[Problem statement] Output the data below in full, byte for byte. Nothing may differ.

[Data]
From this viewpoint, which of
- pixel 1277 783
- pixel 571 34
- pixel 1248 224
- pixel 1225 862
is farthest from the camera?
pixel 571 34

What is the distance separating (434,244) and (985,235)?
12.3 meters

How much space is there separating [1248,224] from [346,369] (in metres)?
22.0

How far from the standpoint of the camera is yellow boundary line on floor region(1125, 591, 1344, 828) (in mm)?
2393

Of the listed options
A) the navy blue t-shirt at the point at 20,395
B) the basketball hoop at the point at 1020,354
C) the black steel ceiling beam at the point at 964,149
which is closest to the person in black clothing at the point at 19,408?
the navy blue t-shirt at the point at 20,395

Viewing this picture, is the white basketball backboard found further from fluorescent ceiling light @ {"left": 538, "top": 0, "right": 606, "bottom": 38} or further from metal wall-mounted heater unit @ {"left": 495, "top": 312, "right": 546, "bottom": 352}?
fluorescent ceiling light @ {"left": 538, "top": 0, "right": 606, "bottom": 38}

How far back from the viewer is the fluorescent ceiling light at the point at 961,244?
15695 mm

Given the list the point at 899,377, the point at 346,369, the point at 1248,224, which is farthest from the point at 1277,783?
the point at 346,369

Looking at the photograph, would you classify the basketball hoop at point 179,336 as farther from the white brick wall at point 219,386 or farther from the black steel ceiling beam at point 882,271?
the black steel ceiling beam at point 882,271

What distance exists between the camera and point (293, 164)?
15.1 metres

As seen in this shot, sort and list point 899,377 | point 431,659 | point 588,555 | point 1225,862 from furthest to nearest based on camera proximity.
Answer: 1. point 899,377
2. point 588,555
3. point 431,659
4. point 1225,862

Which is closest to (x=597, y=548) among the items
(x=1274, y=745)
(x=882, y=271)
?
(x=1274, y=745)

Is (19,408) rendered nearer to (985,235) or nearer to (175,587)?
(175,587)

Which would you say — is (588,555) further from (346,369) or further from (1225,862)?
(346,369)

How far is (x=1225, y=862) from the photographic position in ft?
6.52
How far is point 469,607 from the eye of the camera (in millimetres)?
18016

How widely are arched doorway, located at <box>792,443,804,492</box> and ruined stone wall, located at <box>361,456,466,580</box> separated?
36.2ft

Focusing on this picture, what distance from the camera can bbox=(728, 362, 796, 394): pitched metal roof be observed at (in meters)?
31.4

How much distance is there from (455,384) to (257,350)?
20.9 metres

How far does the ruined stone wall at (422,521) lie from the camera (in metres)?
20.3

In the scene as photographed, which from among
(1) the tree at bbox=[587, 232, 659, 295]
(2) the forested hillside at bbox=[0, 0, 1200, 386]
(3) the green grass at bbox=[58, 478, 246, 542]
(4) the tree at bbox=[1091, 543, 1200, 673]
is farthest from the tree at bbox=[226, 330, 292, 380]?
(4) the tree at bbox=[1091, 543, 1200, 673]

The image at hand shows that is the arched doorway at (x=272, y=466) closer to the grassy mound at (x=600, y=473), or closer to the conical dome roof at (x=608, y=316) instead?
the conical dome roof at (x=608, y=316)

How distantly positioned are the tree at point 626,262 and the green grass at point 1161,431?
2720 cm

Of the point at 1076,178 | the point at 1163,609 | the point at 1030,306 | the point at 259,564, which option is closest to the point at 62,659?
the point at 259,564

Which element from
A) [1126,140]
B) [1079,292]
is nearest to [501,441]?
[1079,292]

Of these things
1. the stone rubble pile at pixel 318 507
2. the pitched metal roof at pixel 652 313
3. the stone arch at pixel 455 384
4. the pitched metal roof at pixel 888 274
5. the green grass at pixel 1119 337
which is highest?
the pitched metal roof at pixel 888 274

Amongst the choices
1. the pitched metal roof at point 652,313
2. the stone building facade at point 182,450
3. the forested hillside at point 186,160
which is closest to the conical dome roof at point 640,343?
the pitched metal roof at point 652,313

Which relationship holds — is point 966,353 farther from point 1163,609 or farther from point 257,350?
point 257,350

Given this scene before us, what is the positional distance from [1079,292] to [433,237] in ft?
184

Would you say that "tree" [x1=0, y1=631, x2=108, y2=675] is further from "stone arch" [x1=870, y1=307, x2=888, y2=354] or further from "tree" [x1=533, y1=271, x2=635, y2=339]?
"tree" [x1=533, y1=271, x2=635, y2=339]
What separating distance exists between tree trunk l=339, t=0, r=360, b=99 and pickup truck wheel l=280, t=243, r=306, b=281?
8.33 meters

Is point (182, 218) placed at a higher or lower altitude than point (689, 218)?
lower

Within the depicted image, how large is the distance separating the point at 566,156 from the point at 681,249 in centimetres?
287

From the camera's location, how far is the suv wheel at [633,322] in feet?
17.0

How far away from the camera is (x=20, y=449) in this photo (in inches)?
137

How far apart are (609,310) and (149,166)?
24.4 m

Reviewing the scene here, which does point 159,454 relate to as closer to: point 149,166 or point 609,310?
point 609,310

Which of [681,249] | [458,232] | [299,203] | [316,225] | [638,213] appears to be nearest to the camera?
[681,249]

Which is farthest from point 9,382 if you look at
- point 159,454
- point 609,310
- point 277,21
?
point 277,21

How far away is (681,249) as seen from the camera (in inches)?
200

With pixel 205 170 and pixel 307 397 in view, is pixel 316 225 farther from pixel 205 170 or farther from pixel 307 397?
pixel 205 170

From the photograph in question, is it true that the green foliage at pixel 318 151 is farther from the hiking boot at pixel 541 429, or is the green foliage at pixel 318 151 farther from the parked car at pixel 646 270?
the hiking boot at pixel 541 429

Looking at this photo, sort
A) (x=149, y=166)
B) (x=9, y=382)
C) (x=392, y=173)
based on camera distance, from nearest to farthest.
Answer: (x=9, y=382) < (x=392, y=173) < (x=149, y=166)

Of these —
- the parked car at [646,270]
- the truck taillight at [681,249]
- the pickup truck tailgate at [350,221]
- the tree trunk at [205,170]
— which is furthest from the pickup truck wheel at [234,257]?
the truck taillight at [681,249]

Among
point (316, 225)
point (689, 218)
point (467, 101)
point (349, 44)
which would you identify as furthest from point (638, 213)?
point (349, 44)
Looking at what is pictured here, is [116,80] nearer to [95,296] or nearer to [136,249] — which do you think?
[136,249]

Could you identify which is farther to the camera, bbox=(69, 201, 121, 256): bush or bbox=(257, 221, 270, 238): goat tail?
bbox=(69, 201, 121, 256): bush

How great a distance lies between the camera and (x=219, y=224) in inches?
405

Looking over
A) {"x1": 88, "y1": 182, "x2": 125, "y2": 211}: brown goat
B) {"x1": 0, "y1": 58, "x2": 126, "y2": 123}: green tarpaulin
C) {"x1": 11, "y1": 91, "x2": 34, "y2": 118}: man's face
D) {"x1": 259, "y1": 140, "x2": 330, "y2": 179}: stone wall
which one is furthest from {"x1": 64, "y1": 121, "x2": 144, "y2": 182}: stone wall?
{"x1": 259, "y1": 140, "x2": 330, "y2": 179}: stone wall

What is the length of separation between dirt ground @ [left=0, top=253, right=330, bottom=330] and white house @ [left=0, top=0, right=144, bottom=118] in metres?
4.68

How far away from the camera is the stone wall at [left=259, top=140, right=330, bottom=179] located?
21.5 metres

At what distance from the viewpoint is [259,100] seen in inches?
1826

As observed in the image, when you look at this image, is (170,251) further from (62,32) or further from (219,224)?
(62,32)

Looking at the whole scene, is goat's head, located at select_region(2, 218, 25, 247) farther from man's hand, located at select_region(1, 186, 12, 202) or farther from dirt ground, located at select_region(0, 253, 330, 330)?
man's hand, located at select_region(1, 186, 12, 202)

[Task output]
From this viewpoint, which of
- pixel 1277 783
- pixel 571 34
- pixel 1248 224
- pixel 1225 862
is farthest from the camera?
pixel 571 34

What is the distance separating (434,244) and (985,235)?
12.3 meters

How much space is there separating [1248,224] from [346,369] (in metres)?
22.0

How far from the standpoint of the camera is yellow boundary line on floor region(1125, 591, 1344, 828) (in mm)?
2393

Of the listed options
A) the navy blue t-shirt at the point at 20,395
B) the basketball hoop at the point at 1020,354
C) the black steel ceiling beam at the point at 964,149
which is closest to the person in black clothing at the point at 19,408?
the navy blue t-shirt at the point at 20,395

Viewing this picture, is the white basketball backboard found further from fluorescent ceiling light @ {"left": 538, "top": 0, "right": 606, "bottom": 38} or further from metal wall-mounted heater unit @ {"left": 495, "top": 312, "right": 546, "bottom": 352}?
fluorescent ceiling light @ {"left": 538, "top": 0, "right": 606, "bottom": 38}

How far back from the viewer is the fluorescent ceiling light at the point at 961,244?
15695 mm

Given the list the point at 899,377, the point at 346,369, the point at 1248,224, which is farthest from the point at 1277,783?
the point at 346,369

Looking at the photograph, would you classify the basketball hoop at point 179,336 as farther from the white brick wall at point 219,386 or farther from the black steel ceiling beam at point 882,271?
the black steel ceiling beam at point 882,271

What distance exists between the camera and point (293, 164)?
15.1 metres

As seen in this shot, sort and list point 899,377 | point 431,659 | point 588,555 | point 1225,862 from furthest to nearest based on camera proximity.
Answer: 1. point 899,377
2. point 588,555
3. point 431,659
4. point 1225,862

Which is closest to (x=597, y=548) among the items
(x=1274, y=745)
(x=882, y=271)
?
(x=1274, y=745)

Is (19,408) rendered nearer to (985,235) or nearer to (175,587)?
(175,587)

Which would you say — is (588,555) further from (346,369) or further from (1225,862)?
(346,369)

How far is (x=1225, y=862) from the photographic position in ft?
6.52
How far is point 469,607 from the eye of the camera (in millimetres)?
18016

How widely are arched doorway, located at <box>792,443,804,492</box> and ruined stone wall, located at <box>361,456,466,580</box> separated?
36.2ft

Focusing on this picture, what distance from the camera can bbox=(728, 362, 796, 394): pitched metal roof be observed at (in meters)?
31.4

How much distance is there from (455,384) to (257,350)?
20.9 metres

How far does the ruined stone wall at (422,521) lie from the camera (in metres)?
20.3

In the scene as photographed, which from among
(1) the tree at bbox=[587, 232, 659, 295]
(2) the forested hillside at bbox=[0, 0, 1200, 386]
(3) the green grass at bbox=[58, 478, 246, 542]
(4) the tree at bbox=[1091, 543, 1200, 673]
is farthest from the tree at bbox=[226, 330, 292, 380]?
(4) the tree at bbox=[1091, 543, 1200, 673]

The image at hand shows that is the arched doorway at (x=272, y=466) closer to the grassy mound at (x=600, y=473), or closer to the conical dome roof at (x=608, y=316) instead?
the conical dome roof at (x=608, y=316)

How distantly positioned are the tree at point 626,262 and the green grass at point 1161,431?
2720 cm

Of the point at 1076,178 | the point at 1163,609 | the point at 1030,306 | the point at 259,564, which option is closest to the point at 62,659?
the point at 259,564

Which element from
A) [1126,140]
B) [1079,292]
is nearest to [501,441]?
[1079,292]

Of these things
1. the stone rubble pile at pixel 318 507
2. the pitched metal roof at pixel 652 313
3. the stone arch at pixel 455 384
4. the pitched metal roof at pixel 888 274
5. the green grass at pixel 1119 337
which is highest?
the pitched metal roof at pixel 888 274

Amongst the choices
1. the pitched metal roof at point 652,313
2. the stone building facade at point 182,450
3. the forested hillside at point 186,160
which is closest to the conical dome roof at point 640,343?
the pitched metal roof at point 652,313

Which relationship holds — is point 966,353 farther from point 1163,609 or farther from point 257,350?
point 257,350

Given this scene before us, what is the positional distance from [1079,292] to [433,237] in ft?
184

Would you say that "tree" [x1=0, y1=631, x2=108, y2=675] is further from "stone arch" [x1=870, y1=307, x2=888, y2=354] or further from "tree" [x1=533, y1=271, x2=635, y2=339]?
"tree" [x1=533, y1=271, x2=635, y2=339]
What separating distance exists between tree trunk l=339, t=0, r=360, b=99 and pickup truck wheel l=280, t=243, r=306, b=281?
8.33 meters

Is point (182, 218) placed at a higher or lower altitude than point (689, 218)?
lower

Within the depicted image, how large is the distance separating the point at 566,156 from the point at 681,249 in centimetres?
287

From the camera's location, how far is the suv wheel at [633,322] in feet?
17.0

How far away from the camera is (x=20, y=449) in this photo (in inches)?
137

How far apart are (609,310) and (149,166)?
24.4 m

Reviewing the scene here, which does point 159,454 relate to as closer to: point 149,166 or point 609,310?
point 609,310

Which of [681,249] | [458,232] | [299,203] | [316,225] | [638,213] appears to be nearest to the camera?
[681,249]

Which is farthest from point 9,382 if you look at
- point 159,454
- point 609,310
- point 277,21
?
point 277,21

How far away is (681,249) as seen from the camera (in inches)?
200

With pixel 205 170 and pixel 307 397 in view, is pixel 316 225 farther from pixel 205 170 or farther from pixel 307 397?
pixel 205 170

From the photograph in question, is it true that the green foliage at pixel 318 151 is farther from the hiking boot at pixel 541 429, or is the green foliage at pixel 318 151 farther from the parked car at pixel 646 270?
the hiking boot at pixel 541 429

Looking at this photo, sort
A) (x=149, y=166)
B) (x=9, y=382)
C) (x=392, y=173)
based on camera distance, from nearest to farthest.
Answer: (x=9, y=382) < (x=392, y=173) < (x=149, y=166)

Of these —
- the parked car at [646,270]
- the truck taillight at [681,249]
- the pickup truck tailgate at [350,221]
- the tree trunk at [205,170]
— which is furthest from the pickup truck wheel at [234,257]?
the truck taillight at [681,249]

Among
point (316, 225)
point (689, 218)
point (467, 101)
point (349, 44)
which would you identify as furthest from point (638, 213)?
point (349, 44)
Looking at what is pictured here, is [116,80] nearer to [95,296] or nearer to [136,249] — which do you think?
[136,249]

Could you identify which is farther to the camera, bbox=(69, 201, 121, 256): bush or bbox=(257, 221, 270, 238): goat tail?
bbox=(69, 201, 121, 256): bush

How great a distance lies between the camera and (x=219, y=224) in inches?
405

Looking over
A) {"x1": 88, "y1": 182, "x2": 125, "y2": 211}: brown goat
B) {"x1": 0, "y1": 58, "x2": 126, "y2": 123}: green tarpaulin
C) {"x1": 11, "y1": 91, "x2": 34, "y2": 118}: man's face
D) {"x1": 259, "y1": 140, "x2": 330, "y2": 179}: stone wall
which one is furthest from {"x1": 64, "y1": 121, "x2": 144, "y2": 182}: stone wall?
{"x1": 259, "y1": 140, "x2": 330, "y2": 179}: stone wall

What is the length of separation between dirt ground @ [left=0, top=253, right=330, bottom=330] and white house @ [left=0, top=0, right=144, bottom=118] in metres?
4.68

How far away from the camera is the stone wall at [left=259, top=140, right=330, bottom=179] located?
21.5 metres

At what distance from the viewpoint is [259,100] seen in inches?
1826

As observed in the image, when you look at this image, is (170,251) further from (62,32) or further from (219,224)?
(62,32)

Looking at the whole scene, is goat's head, located at select_region(2, 218, 25, 247) farther from man's hand, located at select_region(1, 186, 12, 202) or farther from dirt ground, located at select_region(0, 253, 330, 330)?
man's hand, located at select_region(1, 186, 12, 202)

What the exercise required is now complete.